Re: Korean Tokenizer in solr

Posted by Alexandre Rafalovitch <ar...@gmail.com>.

I would suggest you read through all 12 (?) articles in this series:
http://discovery-grindstone.blogspot.com/2013/10/cjk-with-solr-for-libraries-part-1.html
. It will probably lay out most of the issues for you.

And if you are starting, I would really suggest using the latest Solr
(4.9). A lot more people remember what the latest version has then
what was in 3.6. And, as the series above will tell you, some relevant
issues had been fixed in more recent Solr versions.

Regards,
   Alex.
Personal website: http://www.outerthoughts.com/
Current project: http://www.solr-start.com/ - Accelerating your Solr proficiency


On Thu, Jul 10, 2014 at 4:11 PM, Poornima Jay
<po...@rocketmail.com> wrote:
> Till now I was thinking solr will support KoreanTokenizer. I haven't used any other 3rd party one.
> Actually the issue i am facing is I need to integrate English, Chinese, Japanese and Korean language search in a single site. Based on the user's selected language to search the fields will be queried appropriately.
>
> I tried using cjk for all the 3 languages like below but only few search terms work for Chinese and Japanese. nothing works for Korean.
>
> <fieldtype name="text_cjk" class="solr.TextField" positionIncrementGap="10000" autoGeneratePhraseQueries="false">
>      <analyzer>
>         <tokenizer class="solr.CJKTokenizerFactory" />
>         <filter class="solr.CJKWidthFilterFactory"/>
>         <filter class="edu.stanford.lucene.analysis.CJKFoldingFilterFactory"/>
>         <filter class="solr.ICUTransformFilterFactory" id="Traditional-Simplified"/>
>         <filter class="solr.ICUTransformFilterFactory" id="Katakana-Hiragana"/>
>         <filter class="solr.ICUFoldingFilterFactory"/>
>         <filter class="solr.CJKBigramFilterFactory" han="true" hiragana="true" katakana="true" hangul="true" outputUnigrams="true" />
>       </analyzer>
>     </fieldtype>
>
> So i tried to implement individual fieldtype for each language as below
>
> Chinese
>  <fieldType name="text_cjk" class="solr.TextField" positionIncrementGap="1000" autoGeneratePhraseQueries="false">
>      <analyzer>
>          <tokenizer class="solr.ICUTokenizerFactory"/>
>            <filter class="solr.ICUFoldingFilterFactory"/>
>            <filter class="solr.CJKWidthFilterFactory"/>
>            <filter class="solr.CJKBigramFilterFactory"/>
>        </analyzer>
>     </fieldType>
>
> Japanese
> <fieldType name="text_ja" class="solr.TextField" positionIncrementGap="100" autoGeneratePhraseQueries="false">
>    <analyzer>
>      <tokenizer class="solr.JapaneseTokenizerFactory" mode="search"/>
>       <filter class="solr.JapaneseBaseFormFilterFactory"/>
>       <filter class="solr.JapanesePartOfSpeechStopFilterFactory" tags="stoptags_ja.txt" />
>       <filter class="solr.CJKWidthFilterFactory"/>
>       <filter class="solr.StopFilterFactory" ignoreCase="true" words="stopwords_ja.txt" />
>       <filter class="solr.JapaneseKatakanaStemFilterFactory" minimumLength="4"/>
>       <filter class="solr.LowerCaseFilterFactory"/>
>    </analyzer>
> </fieldType>
>
> Korean
> <fieldType name="text_kr" class="solr.TextField" positionIncrementGap="1000" autoGeneratePhraseQueries="false">
>       <analyzer type="index">
>         <tokenizer class="solr.KoreanTokenizerFactory"/>
>         <filter class="solr.KoreanFilterFactory" hasOrigin="true" hasCNoun="true"  bigrammable="true"/>
>         <filter class="solr.LowerCaseFilterFactory"/>
>         <filter class="solr.StopFilterFactory" ignoreCase="true" words="stopwords_kr.txt"/>
>       </analyzer>
>       <analyzer type="query">
>         <tokenizer class="solr.KoreanTokenizerFactory"/>
>         <filter class="solr.KoreanFilterFactory" hasOrigin="false" hasCNoun="false"  bigrammable="false"/>
>         <filter class="solr.LowerCaseFilterFactory"/>
>         <filter class="solr.StopFilterFactory" ignoreCase="true" words="stopwords_kr.txt"/>
>       </analyzer>
>     </fieldType>
>
> I am really struck how to implement this. Please help me.

**Work order A:** According to the forum reply about the Korean tokenizer in Solr, which Solr version should a newcomer use?
**Work order B:** Please continue the Solr Korean tokenizer thread from the point where it stops.

**Dataset extract:**
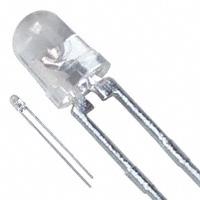 Lite-On Inc. - LTL-4236N - LED GREEN CLEAR 3MM ROUND T/H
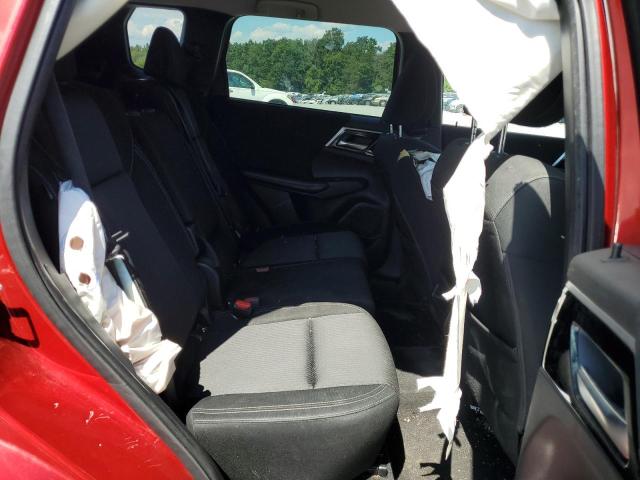 JA4J4TA84NZ031974 - 2022 MITSUBISHI OUTLANDER ES წითელი ფოტო 10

**Answer space A:** The latest version, Solr 4.9.

**Answer space B:**
>
> Thanks,
> Poornima
>
>
>
> On Thursday, 10 July 2014 2:22 PM, Alexandre Rafalovitch <ar...@gmail.com> wrote:
>
>
>
> I don't think Solr ships with Korean Tokenizer, does it?
>
> If you are using a 3rd party one, you need to give full class name,
> not just solr.Korean... And you need the library added in the lib
> statement in solrconfig.xml (at least in Solr 4).
>
> Regards,
>    Alex.
> Personal website: http://www.outerthoughts.com/
> Current project: http://www.solr-start.com/ - Accelerating your Solr proficiency
>
>
>
> On Thu, Jul 10, 2014 at 3:23 PM, Poornima Jay
> <po...@rocketmail.com> wrote:
>> I have defined the fieldtype inside the fields section.  When i checked the error log i found the below error
>>
>> Caused by: java.lang.ClassNotFoundException: solr.KoreanTokenizerFactory
>>
>> SEVERE: org.apache.solr.common.SolrException: analyzer without class or tokenizer & filter list
>>
>>
>> Do i need to add any libraries for koreanTokenizer?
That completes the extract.